Casagaea also says the Algarve can be customized in materials and furniture, which gives buyers some room to tune the interior without losing the core logic of the model. For tiny-house buyers, that flexibility is often the difference between something that looks good in a catalog and something that feels personal once lived in.
- Delivered fully equipped
- Built on a double-axle trailer
- No mezzanine or loft
- Intended for up to two people
- Optional off-grid package with solar power and rainwater collection
Transport, delivery, and build timeline
Casagaea says transport for the Algarve requires a BE category licence for trailers up to 3,500 kg, or C1E for heavier weights. That is the kind of detail that matters long before move-in day, because towability is part of the ownership equation in the tiny-house world. A compact home still has to make sense on the road, not just on the lot.
The company says the house is delivered fully equipped, and its FAQ puts a typical production time at 10 to 12 weeks. Delivery is available throughout Portugal and Europe, and Casagaea can also handle installation. That combination makes the Algarve feel less like a one-off object and more like a repeatable product, which is important for buyers who want a streamlined path from order to placement.
The builder behind the model
Casagaea says it is based in Braga, Portugal, at Rua Fonte do Paraíso, 4, Mire de Tibães, and it invites customers to visit its factory and showroom.
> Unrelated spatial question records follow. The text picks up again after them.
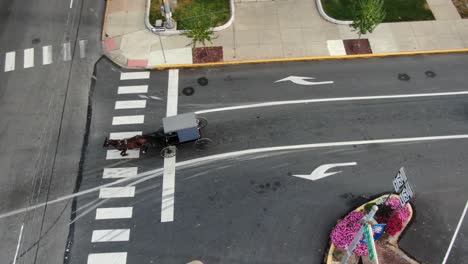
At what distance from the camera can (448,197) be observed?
815 inches

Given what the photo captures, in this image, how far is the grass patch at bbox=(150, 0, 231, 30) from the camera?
2784 centimetres

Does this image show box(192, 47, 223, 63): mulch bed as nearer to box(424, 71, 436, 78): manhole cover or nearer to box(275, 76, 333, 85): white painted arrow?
box(275, 76, 333, 85): white painted arrow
Visits are available Monday to Friday from 9:00 a.m. to 6:00 p.m. The company also says it has more than 25 years of experience working with wood and more than 15 years in tiny-house construction.
That background helps explain the confidence behind the Algarve. Casagaea describes its mission as becoming a reference in the European tiny-house market through innovation, quality, comfort, and sustainability. In practice, the Algarve is the clearest expression of that pitch so far: a home that treats access, daily ease, and livability as design priorities rather than afterthoughts.
For readers who like the tiny-house idea but not the climb, the Algarve lands in a very specific sweet spot. It keeps the footprint compact, the interior bright, and the sleeping space on the ground where it belongs. That is the whole argument in one model: tiny living does not have to mean loft living.